===== INPUT MATERIAL

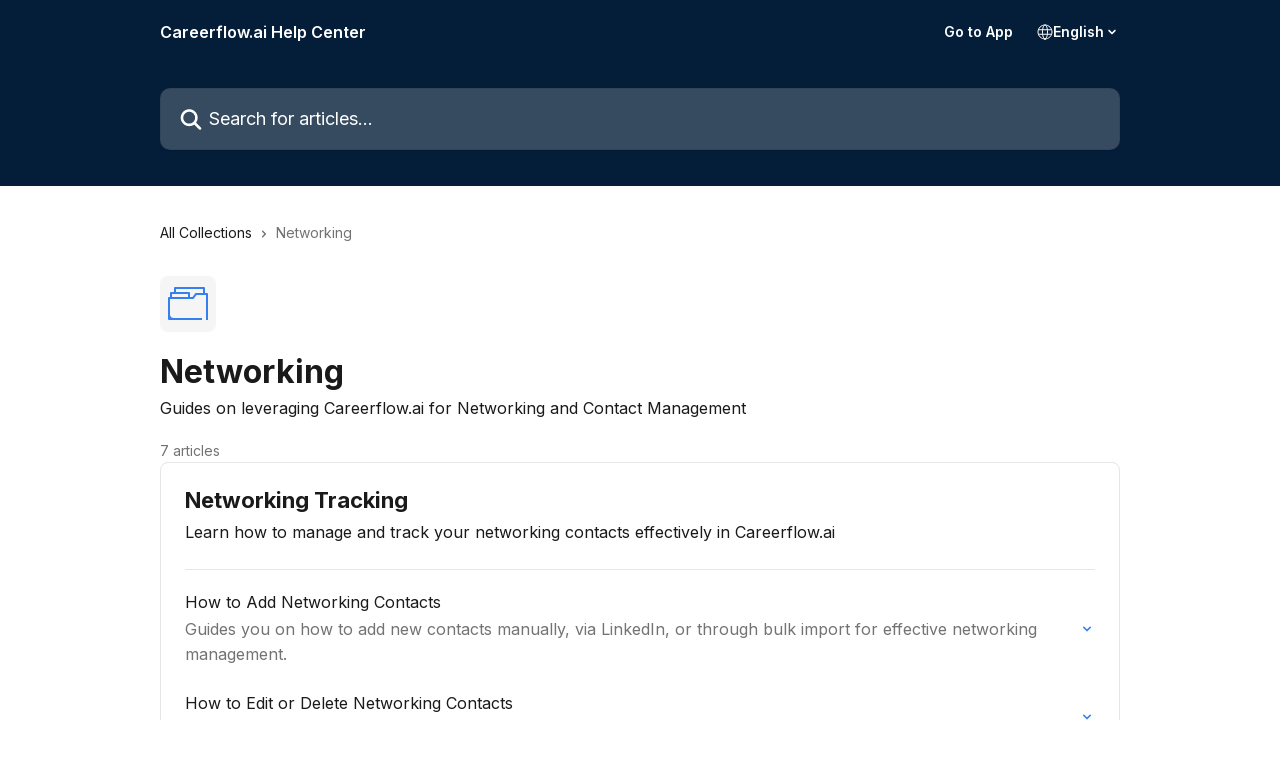

--- FILE ---
content_type: image/svg+xml
request_url: https://intercom.help/careerflow-inc/assets/svg/icon:social-discord/464e57
body_size: -403
content:
<svg xmlns="http://www.w3.org/2000/svg" viewBox="0 0 16 16" style="stroke: #464e57;">
  <path stroke-width="0" fill="#464e57" d="M13.545 2.77a13.192 13.192 0 0 0-3.257-1.01.05.05 0 0 0-.052.025c-.14.25-.297.576-.406.833a12.18 12.18 0 0 0-3.658 0 8.43 8.43 0 0 0-.411-.833.051.051 0 0 0-.053-.025 13.157 13.157 0 0 0-3.257 1.01.047.047 0 0 0-.021.019C.356 5.888-.212 8.91.066 11.896a.06.06 0 0 0 .021.037 13.268 13.268 0 0 0 3.995 2.02.052.052 0 0 0 .056-.019c.308-.42.583-.863.818-1.33a.05.05 0 0 0-.028-.07 8.725 8.725 0 0 1-1.248-.595.051.051 0 0 1-.005-.085 6.92 6.92 0 0 0 .248-.194.05.05 0 0 1 .052-.007c2.618 1.195 5.453 1.195 8.04 0a.05.05 0 0 1 .053.006c.08.066.164.132.248.195a.051.051 0 0 1-.004.085c-.399.233-.813.43-1.249.595a.051.051 0 0 0-.027.07c.24.466.515.91.817 1.33a.05.05 0 0 0 .056.019 13.225 13.225 0 0 0 4.002-2.02.052.052 0 0 0 .02-.037c.334-3.451-.558-6.45-2.365-9.107a.04.04 0 0 0-.021-.019Zm-8.198 7.308c-.788 0-1.438-.724-1.438-1.613s.637-1.612 1.438-1.612c.807 0 1.45.73 1.438 1.612 0 .89-.637 1.613-1.438 1.613Zm5.316 0c-.788 0-1.438-.724-1.438-1.613s.637-1.612 1.438-1.612c.808 0 1.45.73 1.438 1.612 0 .89-.63 1.613-1.438 1.613Z"/>
</svg>

--- FILE ---
content_type: image/svg+xml
request_url: https://intercom.help/careerflow-inc/assets/svg/icon:social-tiktok/464e57
body_size: -660
content:
<svg xmlns="http://www.w3.org/2000/svg" viewBox="0 0 16 16" style="stroke: #464e57;">
  <path stroke-width="0" fill="#464e57" d="M11.113.664H8.642v9.99c0 1.19-.951 2.168-2.134 2.168-1.183 0-2.134-.977-2.134-2.168a2.17 2.17 0 0 1 2.07-2.168V5.978c-2.514.043-4.542 2.104-4.542 4.676 0 2.594 2.07 4.677 4.627 4.677 2.556 0 4.627-2.105 4.627-4.677V5.532c.93.68 2.07 1.084 3.274 1.105V4.129c-1.859-.064-3.317-1.594-3.317-3.465Z"/>
</svg>

--- FILE ---
content_type: image/svg+xml
request_url: https://intercom.help/careerflow-inc/assets/svg/icon:social-instagram/464e57
body_size: -148
content:
<svg xmlns="http://www.w3.org/2000/svg" viewBox="0 0 16 16" style="stroke: #464e57;">
  <path stroke-width="0" fill="#464e57" fill-rule="evenodd" d="M8.004 2.26c1.872 0 2.093.009 2.83.042.683.03 1.053.145 1.299.24.325.126.56.28.804.523.246.246.397.478.523.804.095.246.21.618.24 1.299.033.738.042.96.042 2.828 0 1.87-.009 2.092-.042 2.828-.03.684-.145 1.053-.24 1.299-.126.325-.28.56-.523.804a2.154 2.154 0 0 1-.804.522c-.246.096-.619.21-1.3.241-.739.033-.96.041-2.829.041-1.871 0-2.093-.008-2.829-.041-.684-.03-1.053-.145-1.3-.24a2.166 2.166 0 0 1-.804-.523 2.153 2.153 0 0 1-.522-.804c-.096-.246-.211-.618-.241-1.3-.033-.738-.041-.96-.041-2.827 0-1.87.008-2.092.04-2.828.03-.684.146-1.053.242-1.3.125-.325.279-.56.522-.803.246-.246.479-.397.805-.523.246-.095.618-.21 1.3-.24.735-.033.957-.041 2.828-.041Zm0-1.26c-1.901 0-2.14.008-2.886.041-.745.033-1.256.153-1.7.325a3.435 3.435 0 0 0-1.242.81 3.43 3.43 0 0 0-.81 1.239c-.172.446-.292.954-.325 1.698-.033.75-.041.988-.041 2.888 0 1.901.008 2.14.041 2.886.033.744.153 1.255.326 1.698.18.462.418.853.81 1.242.388.388.78.629 1.239.806.446.173.955.293 1.699.326C5.862 14.992 6.1 15 8 15c1.902 0 2.14-.008 2.887-.041.744-.033 1.256-.153 1.699-.325.46-.178.85-.419 1.24-.807a3.42 3.42 0 0 0 .806-1.24c.173-.445.293-.954.326-1.698.033-.746.041-.984.041-2.885 0-1.9-.008-2.139-.041-2.885-.033-.744-.153-1.256-.326-1.699a3.28 3.28 0 0 0-.801-1.244 3.423 3.423 0 0 0-1.24-.807c-.446-.172-.955-.292-1.699-.325C10.143 1.008 9.906 1 8.004 1Zm0 3.405a3.598 3.598 0 0 0-3.598 3.596 3.598 3.598 0 0 0 7.196 0 3.598 3.598 0 0 0-3.598-3.596Zm0 5.93a2.334 2.334 0 1 1 0-4.668 2.334 2.334 0 0 1 0 4.667Zm3.74-5.233a.84.84 0 1 0 0-1.68.84.84 0 0 0 0 1.68Z" clip-rule="evenodd"/>
</svg>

==========

[REQUIRED WORK]: Since pictures are not part of the copy, set down only the remaining data exactly.

[RESULT FOR THIS TASK]:
--- FILE ---
content_type: image/svg+xml
request_url: https://intercom.help/careerflow-inc/assets/svg/icon:social-discord/464e57
body_size: -403
content:
<svg xmlns="http://www.w3.org/2000/svg" viewBox="0 0 16 16" style="stroke: #464e57;">
  <path stroke-width="0" fill="#464e57" d="M13.545 2.77a13.192 13.192 0 0 0-3.257-1.01.05.05 0 0 0-.052.025c-.14.25-.297.576-.406.833a12.18 12.18 0 0 0-3.658 0 8.43 8.43 0 0 0-.411-.833.051.051 0 0 0-.053-.025 13.157 13.157 0 0 0-3.257 1.01.047.047 0 0 0-.021.019C.356 5.888-.212 8.91.066 11.896a.06.06 0 0 0 .021.037 13.268 13.268 0 0 0 3.995 2.02.052.052 0 0 0 .056-.019c.308-.42.583-.863.818-1.33a.05.05 0 0 0-.028-.07 8.725 8.725 0 0 1-1.248-.595.051.051 0 0 1-.005-.085 6.92 6.92 0 0 0 .248-.194.05.05 0 0 1 .052-.007c2.618 1.195 5.453 1.195 8.04 0a.05.05 0 0 1 .053.006c.08.066.164.132.248.195a.051.051 0 0 1-.004.085c-.399.233-.813.43-1.249.595a.051.051 0 0 0-.027.07c.24.466.515.91.817 1.33a.05.05 0 0 0 .056.019 13.225 13.225 0 0 0 4.002-2.02.052.052 0 0 0 .02-.037c.334-3.451-.558-6.45-2.365-9.107a.04.04 0 0 0-.021-.019Zm-8.198 7.308c-.788 0-1.438-.724-1.438-1.613s.637-1.612 1.438-1.612c.807 0 1.45.73 1.438 1.612 0 .89-.637 1.613-1.438 1.613Zm5.316 0c-.788 0-1.438-.724-1.438-1.613s.637-1.612 1.438-1.612c.808 0 1.45.73 1.438 1.612 0 .89-.63 1.613-1.438 1.613Z"/>
</svg>

--- FILE ---
content_type: image/svg+xml
request_url: https://intercom.help/careerflow-inc/assets/svg/icon:social-tiktok/464e57
body_size: -660
content:
<svg xmlns="http://www.w3.org/2000/svg" viewBox="0 0 16 16" style="stroke: #464e57;">
  <path stroke-width="0" fill="#464e57" d="M11.113.664H8.642v9.99c0 1.19-.951 2.168-2.134 2.168-1.183 0-2.134-.977-2.134-2.168a2.17 2.17 0 0 1 2.07-2.168V5.978c-2.514.043-4.542 2.104-4.542 4.676 0 2.594 2.07 4.677 4.627 4.677 2.556 0 4.627-2.105 4.627-4.677V5.532c.93.68 2.07 1.084 3.274 1.105V4.129c-1.859-.064-3.317-1.594-3.317-3.465Z"/>
</svg>

--- FILE ---
content_type: image/svg+xml
request_url: https://intercom.help/careerflow-inc/assets/svg/icon:social-instagram/464e57
body_size: -148
content:
<svg xmlns="http://www.w3.org/2000/svg" viewBox="0 0 16 16" style="stroke: #464e57;">
  <path stroke-width="0" fill="#464e57" fill-rule="evenodd" d="M8.004 2.26c1.872 0 2.093.009 2.83.042.683.03 1.053.145 1.299.24.325.126.56.28.804.523.246.246.397.478.523.804.095.246.21.618.24 1.299.033.738.042.96.042 2.828 0 1.87-.009 2.092-.042 2.828-.03.684-.145 1.053-.24 1.299-.126.325-.28.56-.523.804a2.154 2.154 0 0 1-.804.522c-.246.096-.619.21-1.3.241-.739.033-.96.041-2.829.041-1.871 0-2.093-.008-2.829-.041-.684-.03-1.053-.145-1.3-.24a2.166 2.166 0 0 1-.804-.523 2.153 2.153 0 0 1-.522-.804c-.096-.246-.211-.618-.241-1.3-.033-.738-.041-.96-.041-2.827 0-1.87.008-2.092.04-2.828.03-.684.146-1.053.242-1.3.125-.325.279-.56.522-.803.246-.246.479-.397.805-.523.246-.095.618-.21 1.3-.24.735-.033.957-.041 2.828-.041Zm0-1.26c-1.901 0-2.14.008-2.886.041-.745.033-1.256.153-1.7.325a3.435 3.435 0 0 0-1.242.81 3.43 3.43 0 0 0-.81 1.239c-.172.446-.292.954-.325 1.698-.033.75-.041.988-.041 2.888 0 1.901.008 2.14.041 2.886.033.744.153 1.255.326 1.698.18.462.418.853.81 1.242.388.388.78.629 1.239.806.446.173.955.293 1.699.326C5.862 14.992 6.1 15 8 15c1.902 0 2.14-.008 2.887-.041.744-.033 1.256-.153 1.699-.325.46-.178.85-.419 1.24-.807a3.42 3.42 0 0 0 .806-1.24c.173-.445.293-.954.326-1.698.033-.746.041-.984.041-2.885 0-1.9-.008-2.139-.041-2.885-.033-.744-.153-1.256-.326-1.699a3.28 3.28 0 0 0-.801-1.244 3.423 3.423 0 0 0-1.24-.807c-.446-.172-.955-.292-1.699-.325C10.143 1.008 9.906 1 8.004 1Zm0 3.405a3.598 3.598 0 0 0-3.598 3.596 3.598 3.598 0 0 0 7.196 0 3.598 3.598 0 0 0-3.598-3.596Zm0 5.93a2.334 2.334 0 1 1 0-4.668 2.334 2.334 0 0 1 0 4.667Zm3.74-5.233a.84.84 0 1 0 0-1.68.84.84 0 0 0 0 1.68Z" clip-rule="evenodd"/>
</svg>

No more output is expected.